Were the 2007 Cubs, fresh off a winter spending spree and with a new manager at the helm, a bit better-marketed than this year's team? Sure. Are Cubs fans now, inevitably, a bit less hungry for a champion (and thus less deliriously devoted to a team with some chance of becoming one)? Yes. Still, I don't think the fact that there are fewer fans in the stands reflects those realities, or that it mirrors broader trends in baseball's overall attendance or in America's economy. I don't think there's a whole lot more to this story than the bleakest and most infuriating facts: The owners of this team want the ballpark experience to be reserved for those who will pay an astronomical sum for it.

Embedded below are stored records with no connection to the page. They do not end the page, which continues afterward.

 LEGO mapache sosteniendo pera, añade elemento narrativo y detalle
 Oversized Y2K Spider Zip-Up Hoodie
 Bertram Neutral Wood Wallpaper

They've succeeded in crafting the most profitable version of a good team, at the expense of the version that would be the most fun or best serve the community of which a good team should be such a delightful part. They stand to gain handsomely, though, by continuing to sell the fans on the idea that Wrigley is every bit the communal experience between players and fans that it has ever been, so count on continuing to hear the crowds trumpeted on Marquee as mind-blowing and special.

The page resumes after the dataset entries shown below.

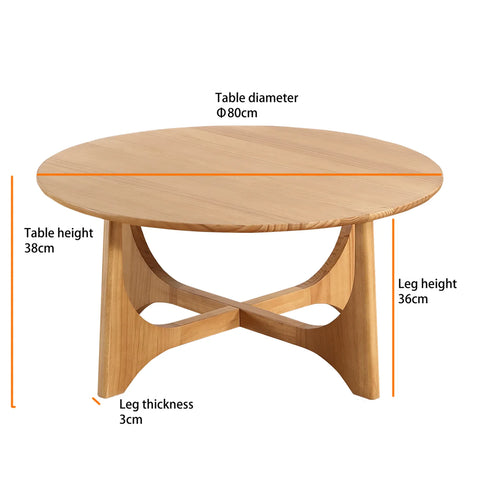Lumi Oak Round Wooden Coffee Table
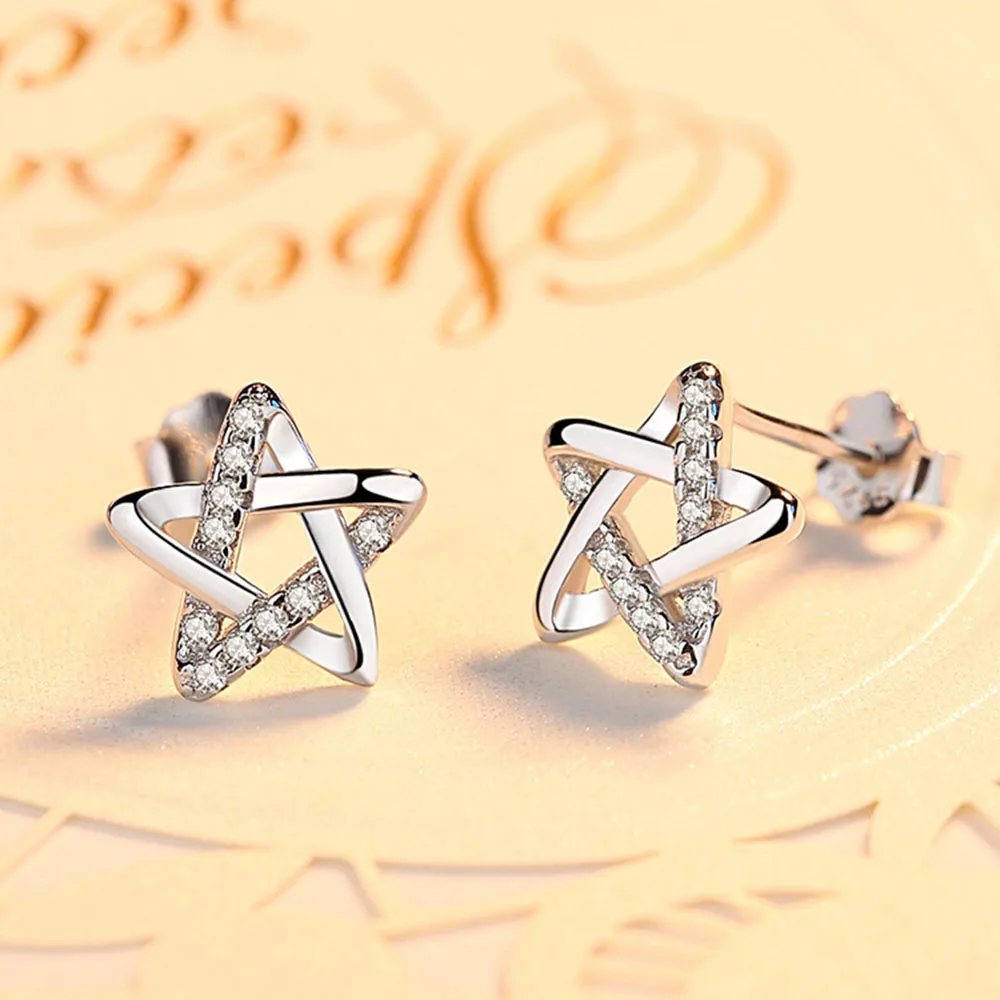 Authentic 925 Sterling Silver Earring Simple Pentagram Star Crystal Stud Earring For Women Wedding Party Jewelry Gift
Authentic 925 Sterling Silver Earring Simple Pentagram Star Crystal Stud Earring For Women Wedding Party Jewelry Gift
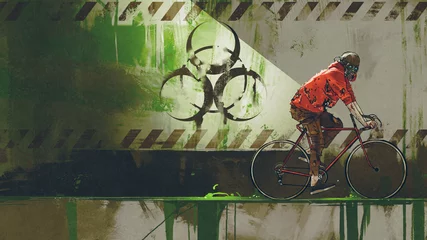 Tuinposter zombie with gas mask riding a bicycle in biohazard zone, digital art style, illustration painting © grandfailure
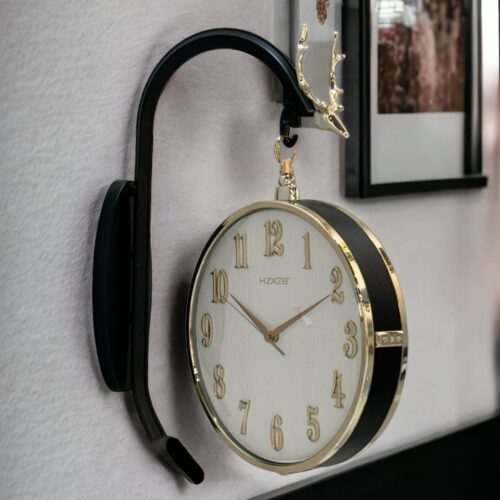 Black Handle Double Sided Station Clock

I don't want to bicker about whether the players are imagining things when they say the atmosphere at Clark and Addison is electric. I think many of them, having only been in professional baseball since about 2015 or later, simply don't have a frame of reference for what big baseball crowds used to look like. The Ricketts' model is not their own. Most of the league is doing this. Few owners care to invite or encourage a broad swath of their fan base into their parks anymore. Having made all of their expenditures back before the first click of a turnstile (thanks to real estate investments, TV rights deals, and the appreciation of their franchise), they don't court in-person fan experiences as a way to build their brand and engender generational loyalty. They just maximize the supply-and-demand equation in their own favor.
Thus, there are vanishingly few places and few occasions where a large crowd that looks like the community of which it is ostensibly a part can really gather--and most of the time, even when they do, it's at a modern park that ensures a certain remove from the players. It's great that Justin Steele and Nico Hoerner find Wrigley Field to be a thrilling place to play in 2023. I think Carlos Zambrano and Ryan Theriot would find it a bit less exhilarating.

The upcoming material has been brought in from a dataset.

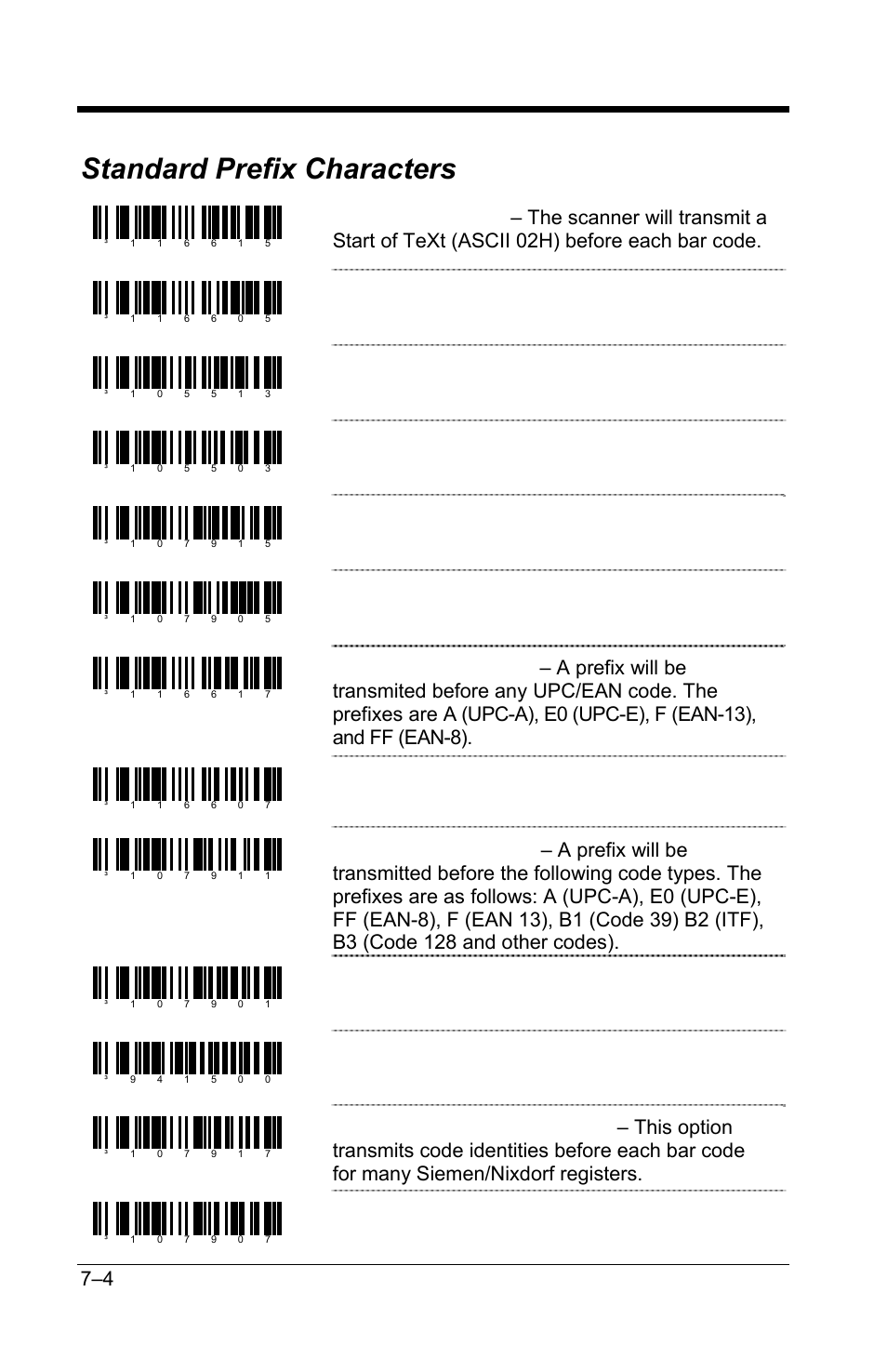 Standard prefix characters, Standard prefix characters –4, Disable stx prefix | Enable rochford-thomson mode, Disable rochford-thomson mode, Enable aim id characters, Disable aim id characters, Disable upc prefix id, Disable ncr prefix id, Enable ncr prefix character | GoDEX GS220 User Manual | Page 43 / 82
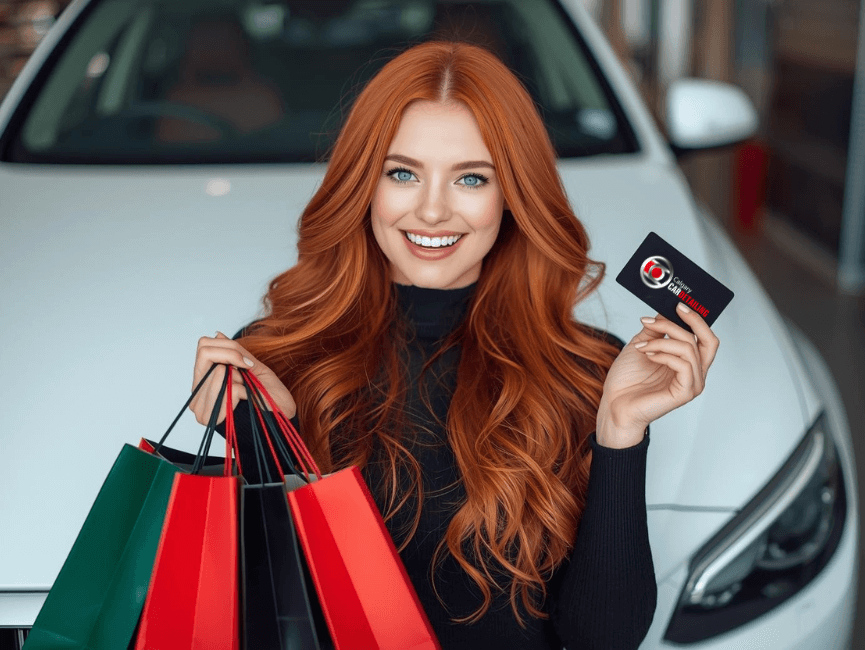 Woman holding shopping bags promoting Calgary Car Detailing gift cards for auto detailing services in Calgary.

You can choose whether to believe that Wrigley Field's renovations under its new stewards have diminished it or not. You can choose whether to believe that the fans who regularly attend are, in some measure, fundamentally changed, because they're selected and cultivated differently. I wish to cleave only to the assertion that Wrigley Field is as it is--whatever it is--solely because the Ricketts family wants it that way. In some measure, that has always been the privilege of team owners. Now, though, it feels much more like their place, and less like a place the fans have made and defined for themselves.